* APPLY WHAT YOU READ *
1. In the article on Cardinal Tobin below, do the following statements agree with the text? (a) The convocation in Orlando brought together almost 3,500 people. (b) Tobin described the welcome of an LGBTQ pilgrimage to the Newark Cathedral as a prelude to challenging traditional sexual ethics. (c) Crux's conversation with Tobin took place on July 1. Answer yes or no for each and quote the deciding words of the article.
2. Transcribe the passage of the article on Cardinal Tobin below, starting at "The bottom line, according" and ending at "contemporary American context.".

* EXERCISE PASSAGE *
· · ·
ORLANDO, Florida – Cardinal Joseph Tobin of Newark, New Jersey, often is styled as among the most prominent “Pope Francis bishops” in America, and he’s indeed a Francis enthusiast. Tobin praised the July 1-4 “Convocation of Catholic Leaders” in Orlando, for instance, as “the first time, at least that I’m aware of, on a national scale, that Church leadership is discussing Pope Francis” due to its focus on Evangelii Gaudium, the pope’s 2013 document on “The Joy of the Gospel.”

Yet if anyone suspects his backing for Francis comes at the expense of Catholic orthodoxy on matters such as the Church’s pro-life teaching or its sexual morality, Tobin has some surprises in store.

Asked about his outspoken support for immigrant rights, for example, he quickly connects it to the 1973 Roe v. Wade and Doe v. Bolton decisions legalizing abortion as a further chapter in the “brutalization of the American heart,” one that “affects not only the immigrant population but all of us.”

On his recent decision to welcome a LGBTQ pilgrimage to the Newark Cathedral, Tobin made clear it was not a prelude to challenging traditional sexual ethics.

“I don’t presume that every person who identifies him or herself as LGBTQ is sexually active,” he said. “If they’re attempting to live a chaste life, then they certainly need the support of the believing community, a chance to pray, and to know that they’re welcomed within the body of Christ.”

The bottom line, according to Tobin, is that “I preach what the Church preaches, and teach what the Church teaches, and believe it with great serenity.” At the same time, he said, “I feel it’s my job to welcome people.”

Tobin spoke to Crux during the convocation in Orlando, which brought together almost 3,500 bishops, clergy, religious, and laity to ponder how to implement Evangelii Gaudium in the contemporary American context.

On other matters, Tobin said:

  • Bringing Catholics together in the convocation was a good move, in part because “people who take their faith seriously, and also want to make a lifestyle out of it, can feel like the odd people out if you listen to enough messages from other sectors of society.”
  • There are real threats to religious freedom in America today, including “the fairly persistent attempt to reduce our faith to worship, and then privatize the rest of it. It’s not acceptable, for many religious people, but particularly for Christians who believe in the importance of worship, and where worship is connected to your life.”
  • A “climate of fear” is spreading among immigrants today, including “parents who will tell me that when they kiss their kids going to school, they’re not sure they’re going to be home when they come back, because they could be taken.”
  • Pope Francis, Tobin insisted, does not emphasize the centrality of the poor because of his politics or background, but because it’s core to the Christian faith. Tobin said he was once listening to the radio and “almost drove off the road.” He heard a fellow bishop say Francis uses that sort of rhetoric because he’s a Latin American. ‘Whoa, no,’ Tobin recalls thinking. ‘He reads the Gospel, that’s why he talks that way.’
  • He said he’s still getting used to the intense media spotlight surrounding him in Newark, including a recent spread in the New York Times featuring a picture of him lifting weights. “Sometimes I console myself with the wisdom of Andy Warhol, who said ‘Everybody has 15 minutes of fame in their lifetime,’ so I think maybe I am at 14 minutes 35 seconds, and they’ll grow tired and move on to the next new thing,” he said.

The following are excerpts of Crux’s conversation with Tobin, which took place on July 4.

Crux: What kind of vibe are you picking up at this convocation?
· · ·
* DATA TO EXAMINE *

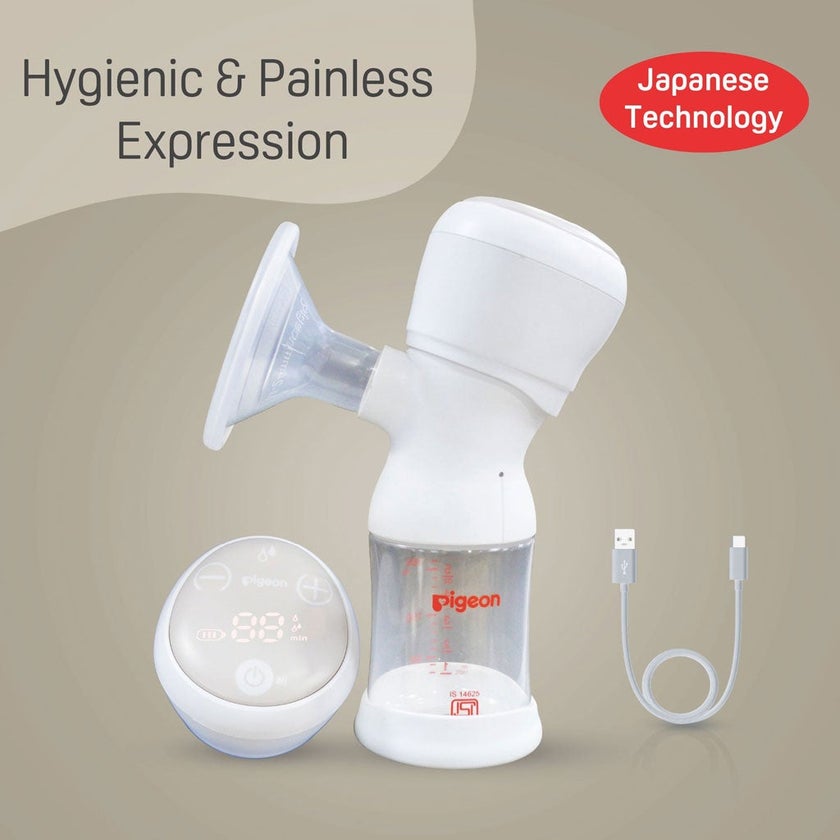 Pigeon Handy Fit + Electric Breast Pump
· · ·
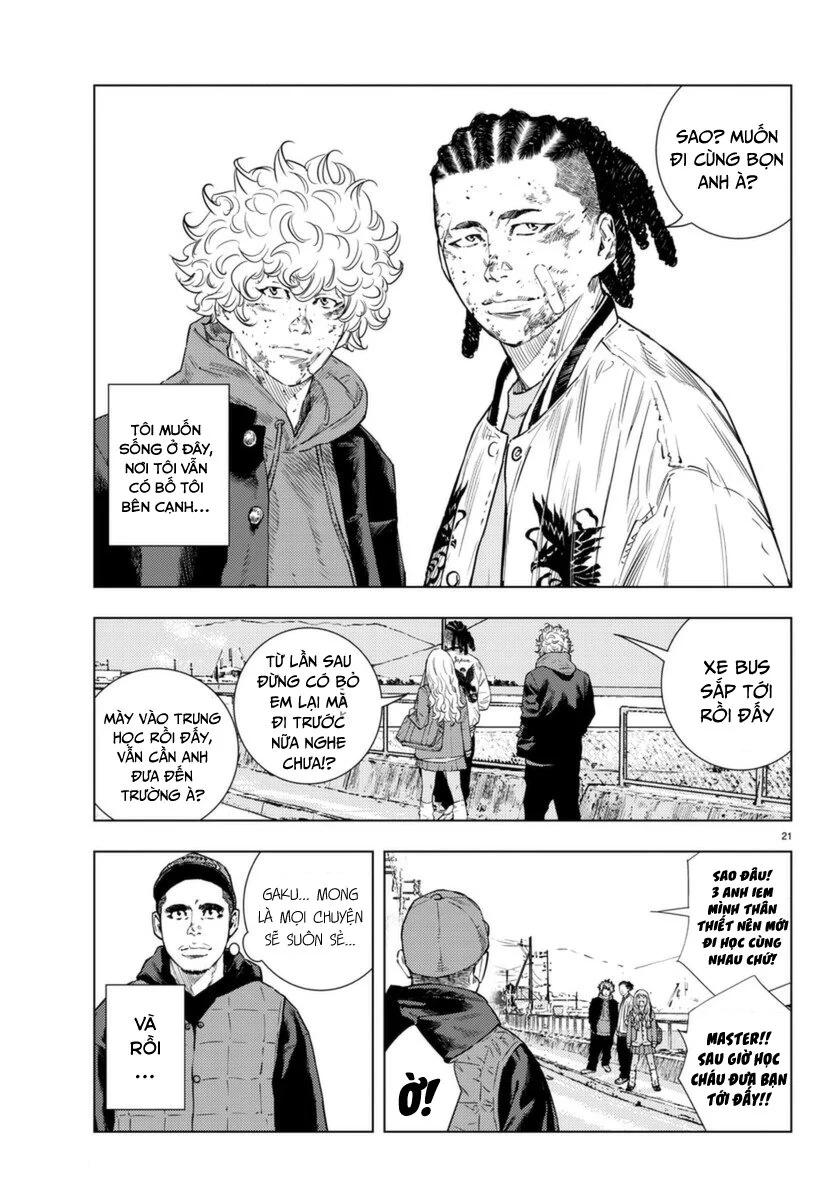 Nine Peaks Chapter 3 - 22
· · ·
* OUTPUTS FOR THE TASKS *
1.
(a) Yes: "brought together almost 3,500 bishops, clergy, religious, and laity"
(b) No: "it was not a prelude to challenging traditional sexual ethics"
(c) No: "which took place on July 4"

2.
The bottom line, according to Tobin, is that “I preach what the Church preaches, and teach what the Church teaches, and believe it with great serenity.” At the same time, he said, “I feel it’s my job to welcome people.”

Tobin spoke to Crux during the convocation in Orlando, which brought together almost 3,500 bishops, clergy, religious, and laity to ponder how to implement Evangelii Gaudium in the contemporary American context.